The goal of investing is to make money so you can achieve your financial goals. Many investors ask where to invest money that they have ready to deploy, but the right answer for you depends on your own particular needs and preferences. With that in mind, below you'll find several strategies designed to appeal to certain types of investors, including looking for the best sectors for high growth, the best values in the market, the best income available from stocks, and an all-purpose strategy that includes stocks that do it all. Find the one that best fits your investing plan, and you'll go a long way toward becoming a more successful investor.
1. Growth investors like high-flying sectors
Many growth investors look to identify the best-performing sector of the market. By jumping into areas of the market that are already popular, growth investors hope to tap into long-term trends that still have a long way to run.
During the first half of 2017, the sectors that had the best performance were technology and healthcare. Tech stocks have climbed dramatically because of new initiatives that are driving interest in the sector, ranging from cloud computing and data analytics to artificial intelligence and the Internet of Things. Healthcare has done well in areas such as innovative medical devices and biotechnology, where success stories can create riches seemingly overnight. There's always risk involved in stocks like these, because the companies that do the best during good times often fall the furthest when the going gets rough. Nevertheless, growth investors who are comfortable with those risks can gravitate toward tech and healthcare to seek further gains down the road.

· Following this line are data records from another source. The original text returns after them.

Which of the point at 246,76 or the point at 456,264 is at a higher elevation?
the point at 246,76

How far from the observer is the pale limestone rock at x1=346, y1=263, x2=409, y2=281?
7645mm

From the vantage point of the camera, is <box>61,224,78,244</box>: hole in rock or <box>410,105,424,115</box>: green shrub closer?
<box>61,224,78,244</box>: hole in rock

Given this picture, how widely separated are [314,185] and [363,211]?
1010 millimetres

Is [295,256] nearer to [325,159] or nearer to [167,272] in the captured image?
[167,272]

2. Value investors like beaten-down sectors
At the other end of the spectrum, value investors tend to look for bargain stocks that have been unfairly beaten down. The simplest way to find those stocks is to look in sectors that have had the worst performance and then ask whether the declines in those stocks are actually justified.
For 2017, the sector that has performed by far the worst is energy. Losses have resulted from weakness in crude oil prices, which resumed a downturn after rebounding somewhat in 2016. The problem with buying energy stocks near cyclical bottoms is that you can never be 100% sure that the oil market won't perform even worse in the near future, turning what seem to be smart value stock investments into value traps. However, if you are careful to identify strong energy stocks that can weather extended downturns, then the eventual uptick could be quite lucrative for your portfolio.
3. Dividend investors like getting paid while they wait
Income investors value the cash they receive from the stocks they hold. Dividend investing has been popular in recent years, as investors look for the greater stability that most dividend-paying stocks offer compared to the market at large. In addition, many of the best dividend stocks have characteristics that make them less volatile than the overall stock market, thereby helping to reduce overall risk as well.
Some income investors simply pick whichever stock they find that has the best available current dividend yield, but that can bring unexpected risks if there's an underlying reason why a share price is so low compared to the company's dividend payout. A more prudent strategy can be to choose stocks that have a long history of boosting their dividends over time. Even if their yields aren't as high, these dividend growers can offer a better risk-reward ratio and also provide for rising levels of income over the long run.
4. A catch-all strategy any investor can follow
If you don't find yourself particularly drawn to any of these three strategies, you shouldn't use it as an excuse not to invest at all. Instead, consider a more basic approach that includes stocks of all kinds. Exchange-traded funds track various market benchmarks, ranging from all-inclusive ETFs that essentially buy the entire stock market to more tailored selections that focus in on particular types of stocks. An all-market portfolio can give you exposure to stock returns without any hassle, and low-cost ETF choices are available that make investing cheap and easy.
Where to invest your money can be a hard decision, but don't let it stop you from moving forward. By making a strong choice that's consistent with your wishes and needs, you can feel confident about your prospects for gains over the long haul.